穿林过涧,一座依山而建的院落赫然眼前——魁隗堂。
纵然神农堂正办医药大会,此处戒备却半分未松。
刘季朝堂前缩了缩脖子,压低嗓音:“国师,前面就是了。您多留神,那门口一圈人……硬闯怕是……”
话没说完,身旁忽地卷起一阵旋风。
他猛一扭头——林天携雪女已如离弦之箭,直扑魁隗堂而去!
刘季僵在原地,眼珠子都快掉出来。半晌才回神,喃喃自语:“疯子!这都敢冲?还不当场被抓个现行……我先撤!”

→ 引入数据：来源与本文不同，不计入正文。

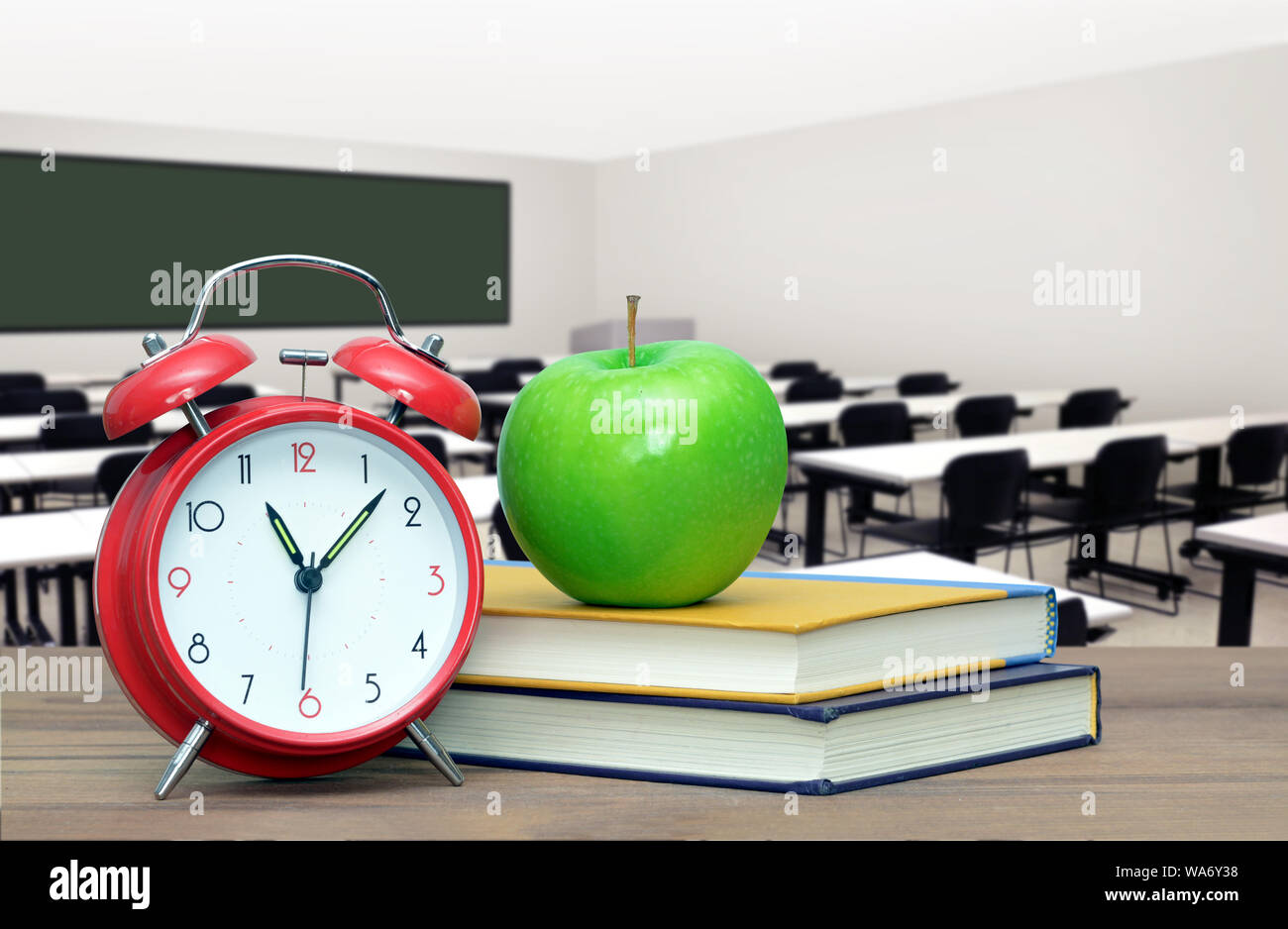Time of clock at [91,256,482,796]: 11:07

守门弟子刚瞥见两道黑影掠来,手已按上剑柄,喉头刚动,想喊——
雪女轻轻一吹。
寒气如刀刮过,几人瞬间凝成冰雕,连惊愕都冻在脸上。
林天步履沉稳,径直穿过长廊。沿途人影晃动,却无一人能近身三尺。
可刚跨进内院,他眉头却拧了起来。
雪女出手太利落,满院人全成了冰柱子——没人开口,韩非究竟关在哪间屋?
这偌大一片房舍,总不能一间间砸门找吧?
他正扶额叹气,身后忽传来一声熟悉的懒散调子——
林天耳尖一动,拔腿便朝声源奔去。
那是个独门小院,竹影婆娑,檐角微翘。
屋里说话的,正是韩非。
林天停在门外,没急着推门。
里头动静,听得他嘴角直抽。
“喂,你到底走不走?再不挪窝,我可真脱了!”
“哎哟,您可真行!——我数三声啊,一……二……”
林天差点笑出声。这才多久不见?那个端方持重的韩非,竟活脱脱变了个人!
是本性终于松了绑?还是被逼到墙角,索性豁出去了?
他忍俊不禁,推门而入。
屋内,韩非裹着被子歪在榻上,正跟身边小侍女大眼瞪小眼。
这几日,她盯他盯得比影子还紧——吃饭、喝茶、如厕,一步不离。
起初韩非咬牙忍着,后来实在憋不住,绞尽脑汁试遍法子:装病、耍赖、嚎丧……全不管用。
最后,竟被逼到扯衣襟的地步。
谁知那侍女眼皮都不眨一下,只垂手立着,目光平直,仿佛眼前只是块会喘气的木头。